Wird bei der Aufhebung eines Kaufvertrags über ein Grundstück dieses weiterveräußert, ist für die Anwendung des § 16 Abs. 1 Nr. 1 GrEStG entscheidend, ob für den früheren Erwerber trotz der Vertragsaufhebung die Möglichkeit der Verwertung einer aus dem "rückgängig gemachten" Erwerbsvorgang herzuleitenden Rechtsposition verblieben und der Verkäufer demzufolge nicht aus seinen Bindungen entlassen war. Dem früheren Erwerber verbleibt die Möglichkeit der Verwertung einer aus dem "rückgängig gemachten" Erwerbsvorgang herzuleitenden Rechtsposition jedenfalls dann, wenn der Aufhebungs- und der Weiterveräußerungsvertrag in einer einzigen Urkunde zusammengefasst sind. In diesem Fall hat dieser die rechtliche Möglichkeit, die Aufhebung des ursprünglichen Kaufvertrags zum anschließenden Erwerb des Grundstücks durch eine von ihm ausgewählte dritte Person zu nutzen.

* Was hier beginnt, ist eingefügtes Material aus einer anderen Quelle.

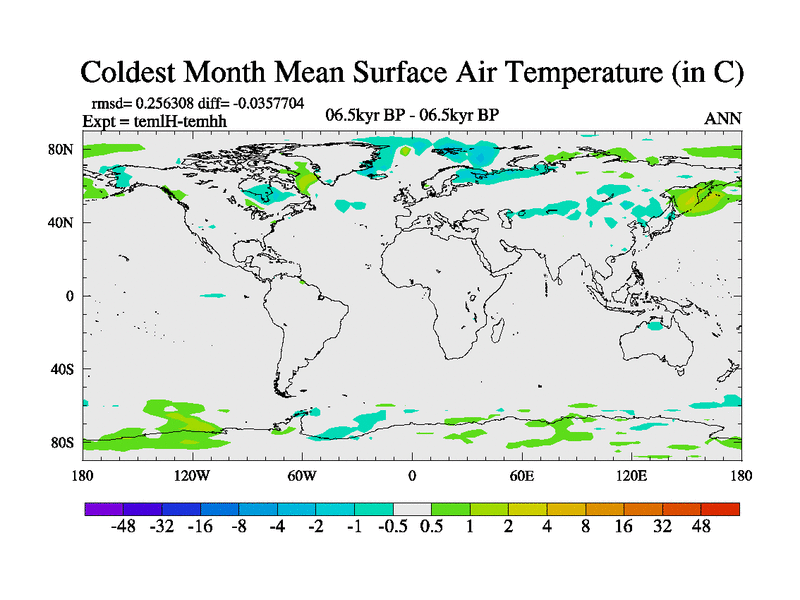 Coldest Month Mean Surface Air Temperature (in C)

rmsd= 0.256308 diff= -0.0357704
Expt = temlH-temhh

06.5kyr BP - 06.5kyr BP

ANN

80N
40N
0
40S
80S

180 120W 60W 0 60E 120E 180

-48 -32 -16 -8 -4 -2 -1 -0.5 0.5 1 2 4 8 16 32 48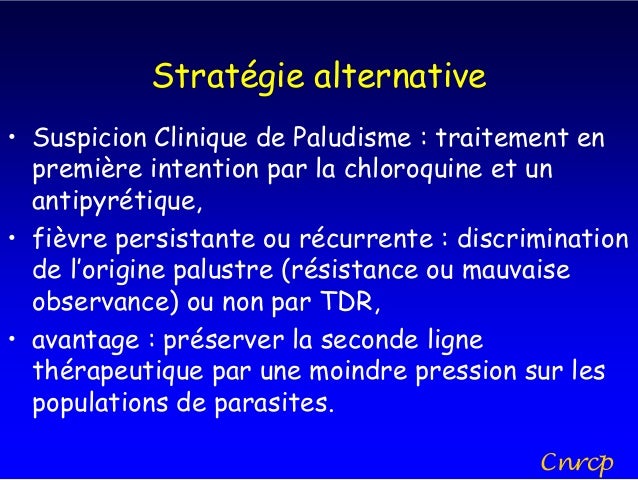 Stratégie alternative

• Suspicion Clinique de Paludisme : traitement en première intention par la chloroquine et un antipyrétique,

• fièvre persistante ou récurrente : discrimination de l'origine palustre (résistance ou mauvaise observance) ou non par TDR,

• avantage : préserver la seconde ligne thérapeutique par une moindre pression sur les populations de parasites.

Cnrcp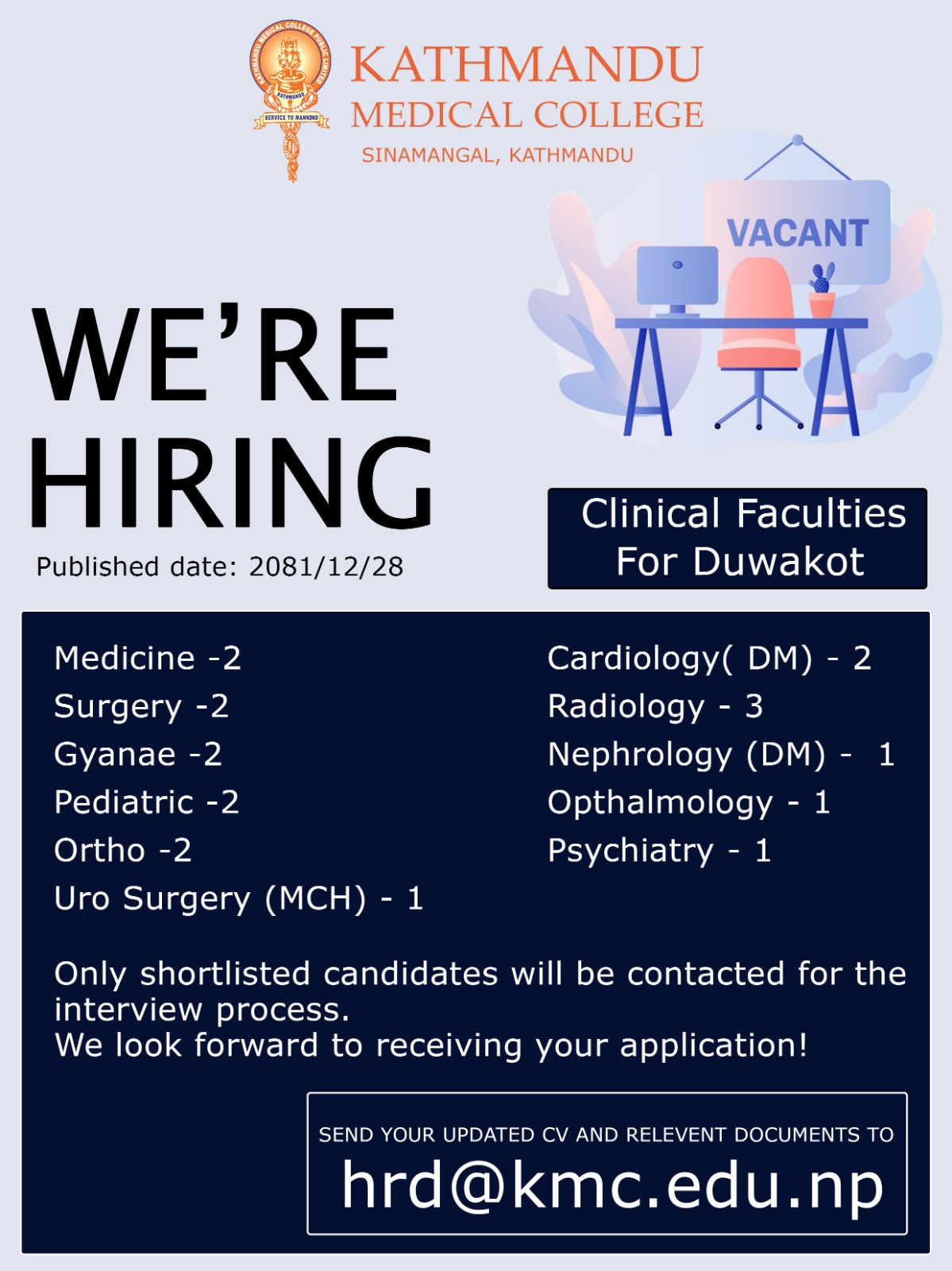 KATHMANDU MEDICAL COLLEGE PUBLIC LIMITED
KATHMANDU
SERVICE TO MANKIND

KATHMANDU
MEDICAL COLLEGE
SINAMANGAL, KATHMANDU

VACANT

WE'RE
HIRING

Published date: 2081/12/28

Clinical Faculties
For Duwakot

Medicine -2
Surgery -2
Gyanae -2
Pediatric -2
Ortho -2
Uro Surgery (MCH) - 1

Cardiology( DM) - 2
Radiology - 3
Nephrology (DM) - 1
Opthalmology - 1
Psychiatry - 1

Only shortlisted candidates will be contacted for the interview process.
We look forward to receiving your application!

SEND YOUR UPDATED CV AND RELEVENT DOCUMENTS TO
hrd@kmc.edu.np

Die Anwendung des § 16 Abs. 1 Nr. 1 GrEStG ist jedoch nur dann ausgeschlossen, wenn der Ersterwerber eine ihm verbliebene Rechtsposition auch in seinem eigenen (wirtschaftlichen) Interesse verwertet hat. Vorliegend ist der Klägerin die Möglichkeit der Verwertung in Bezug auf das mit Kaufvertrag von September 2006 erworbene Grundstück F-Straße verblieben. Denn durch die Beurkundung der Vertragsaufhebung mit der Klägerin einerseits sowie des neuen Kaufvertrages mit der K-GmbH andererseits in nur einer Notarurkunde hat die Grundstückseigentümerin als Veräußerer ihre ursprüngliche Rechtsstellung nicht wiedererlangen können. Denn sie ist aus ihrer Übereignungsverpflichtung der Klägerin gegenüber erst in dem Augenblick entlassen worden, in dem sie hinsichtlich der Übereignung des Grundstücks bereits wieder an die K-GmbH als Zweiterwerber gebunden gewesen ist.
Auch eine Verwertung der der Klägerin verbliebenen Rechtsposition im "eigenen" (wirtschaftlichen) Interesse hat das Finanzamt zu Recht bejaht. Die Verwertung durch die Personen, welche die Klägerin bei der Aufhebung vertreten haben - hier deren Geschäftsführer H und der von diesem bevollmächtigte L -, ist ihr als eigene zuzurechnen. Denn diese haben durch ihre Mitwirkung an der Weiterveräußerung die aus dem ursprünglichen Kaufvertrag verbliebene Rechtsposition zugleich als Organ bzw. Vertreter der Zweitkäuferin und deren einziger Gesellschafterin verwertet.